[Image-text web data]
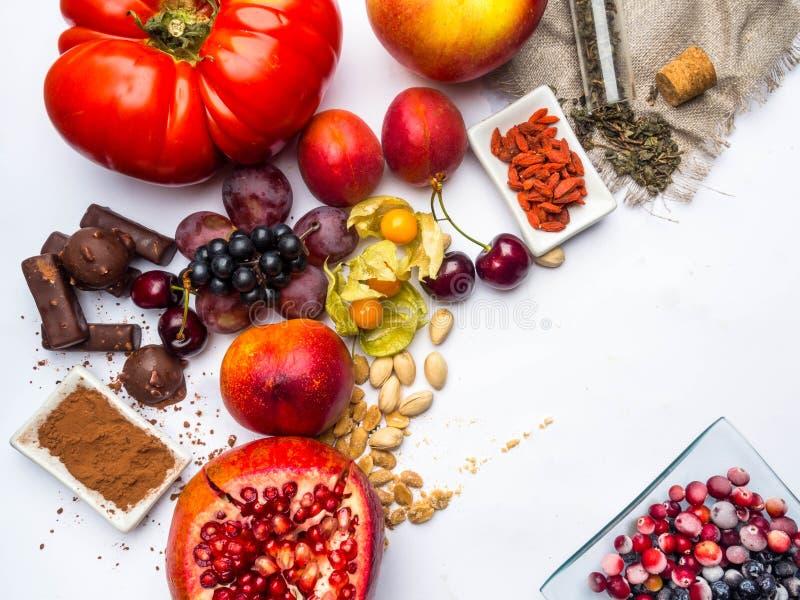 Antioxidantes, comida del resveratrol como té verde, uva, arándano, albaricoque, manzana, chocolate, tomates, granada foto de archivo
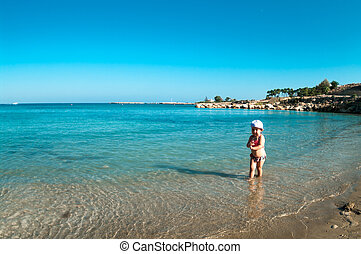 Little Caucasian child playing on sandy beach of Mediterranean sea, Cyprus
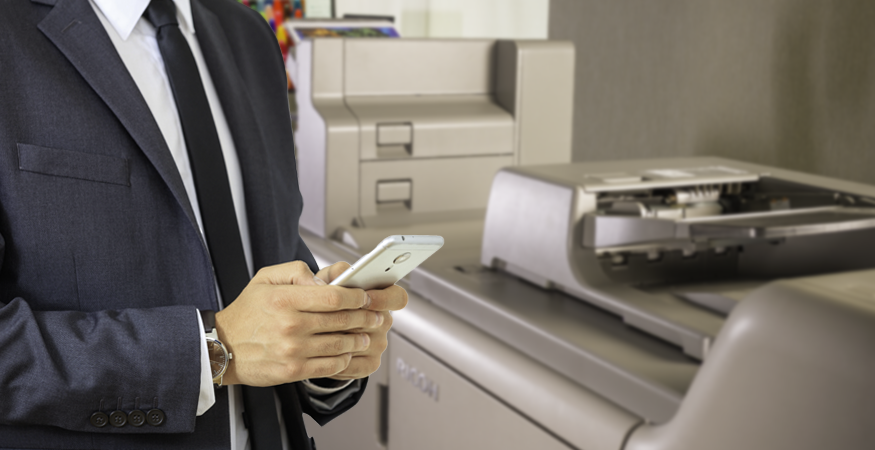 man on phone next to printer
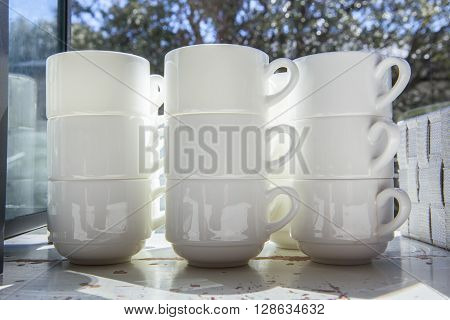 White cups for coffee and tea piled on vintage table close to window open to garden area
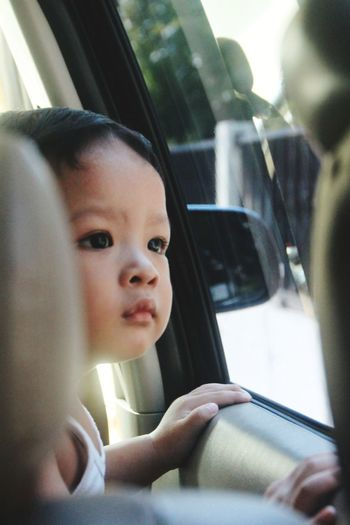 Close-up of cute baby boy looking through window in car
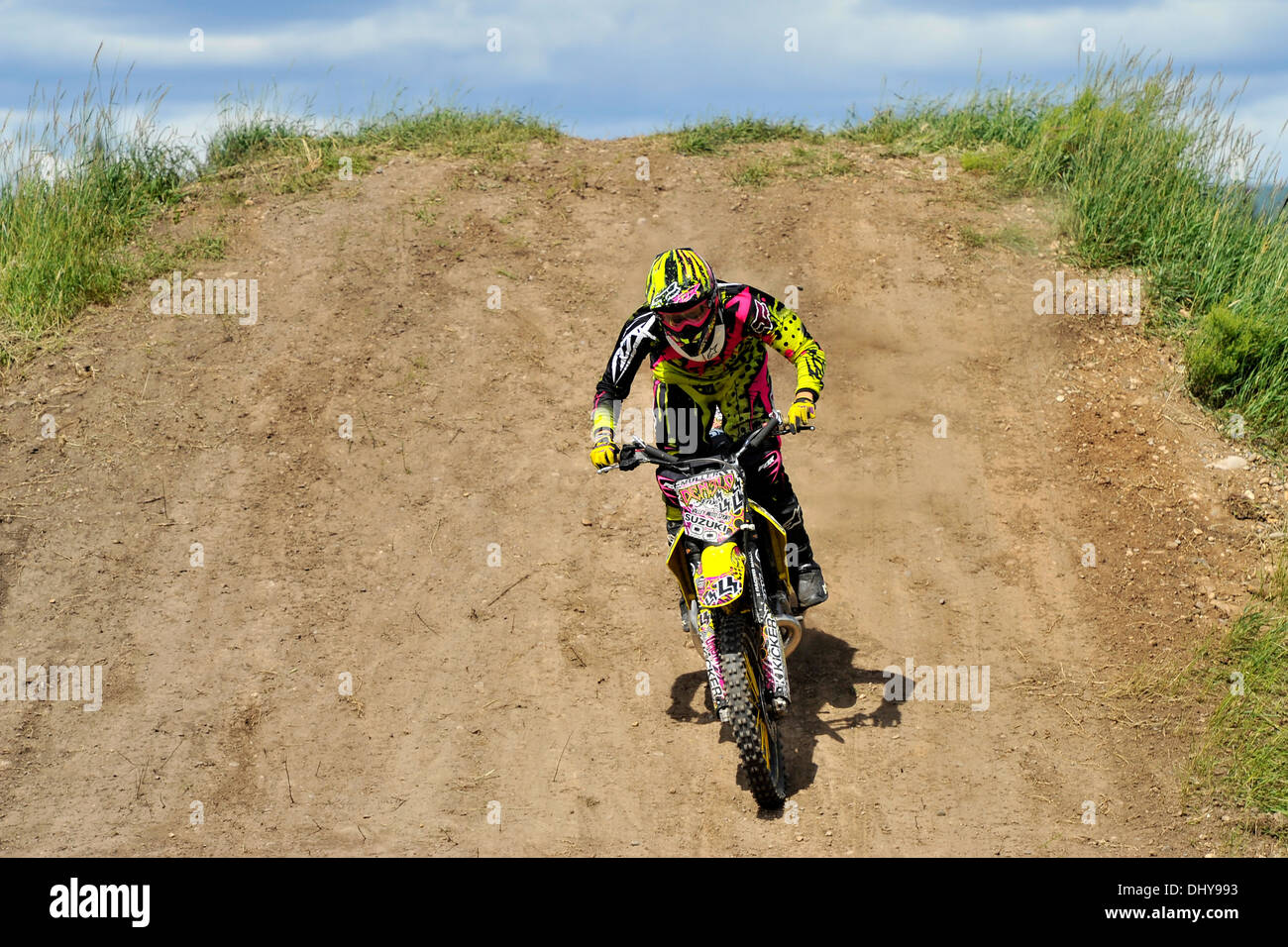 A motocross bike rider  riding down a hill on a gravel track - Stock Image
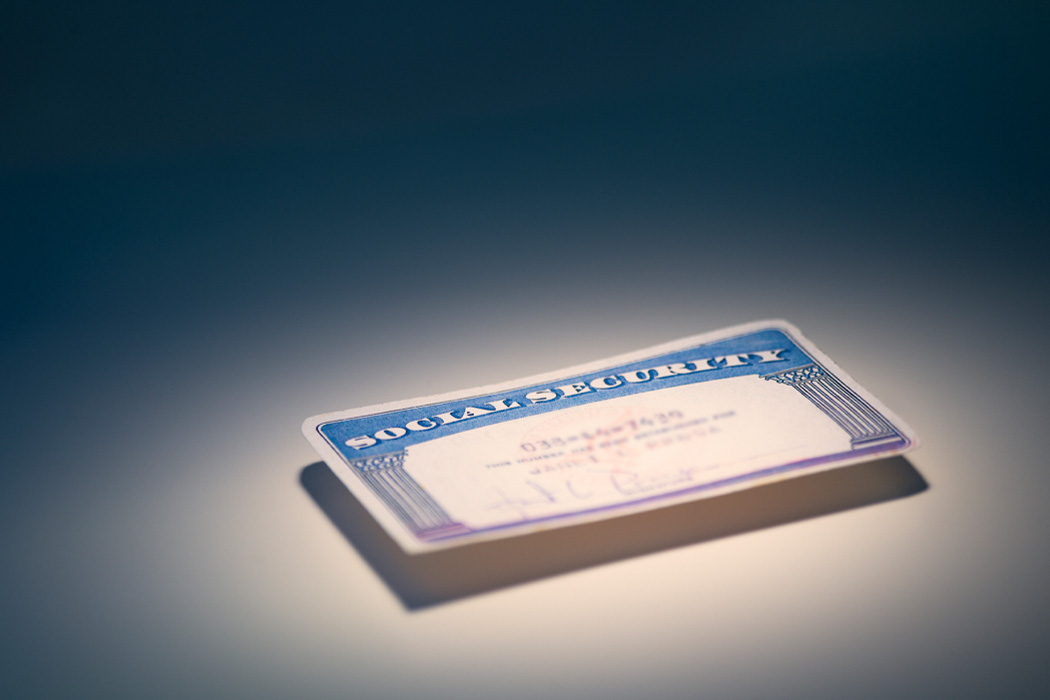 A social security card on a plain surface.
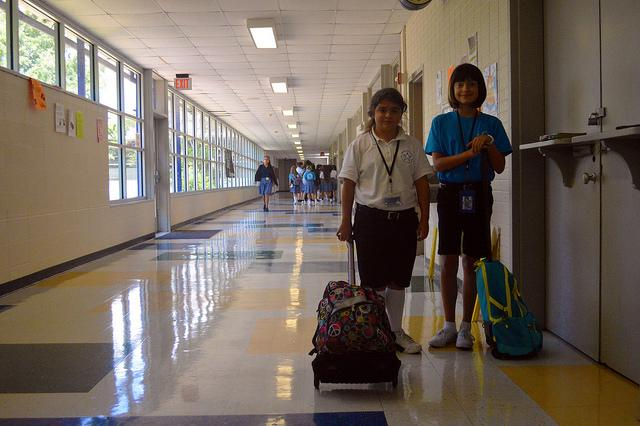 Hannah Olson (6) and Claire Moore (6) stand with their rolly backpacks in an empty hallway.  Photo taken by Alejandra Wait.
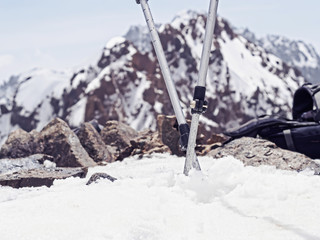 Ski mountain travel poles in the snow of mountain peak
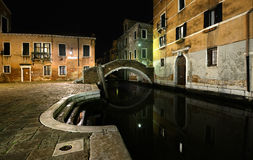 Venice. 's narrow streets in the evening with a bridge over the canal Stock Image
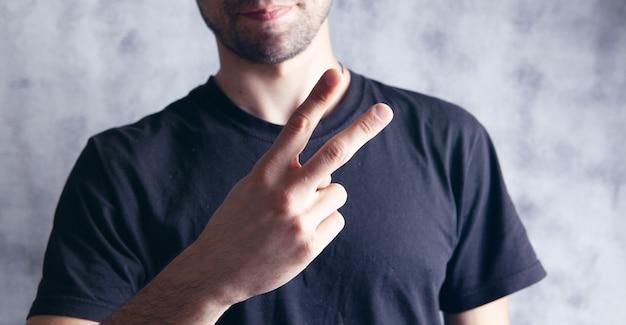Mann, der friedenszeichen mit handgeste zeigt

__TASK DETAILS__. Word for word, reproduce all the data, but not the pictures.

__SOLUTION FOR THIS EXERCISE__.
 Antioxidantes, comida del resveratrol como té verde, uva, arándano, albaricoque, manzana, chocolate, tomates, granada foto de archivo
 Little Caucasian child playing on sandy beach of Mediterranean sea, Cyprus
 man on phone next to printer
 White cups for coffee and tea piled on vintage table close to window open to garden area
 Close-up of cute baby boy looking through window in car
 A motocross bike rider  riding down a hill on a gravel track - Stock Image
 A social security card on a plain surface.
 Hannah Olson (6) and Claire Moore (6) stand with their rolly backpacks in an empty hallway.  Photo taken by Alejandra Wait.
 Ski mountain travel poles in the snow of mountain peak
 Venice. 's narrow streets in the evening with a bridge over the canal Stock Image
Mann, der friedenszeichen mit handgeste zeigt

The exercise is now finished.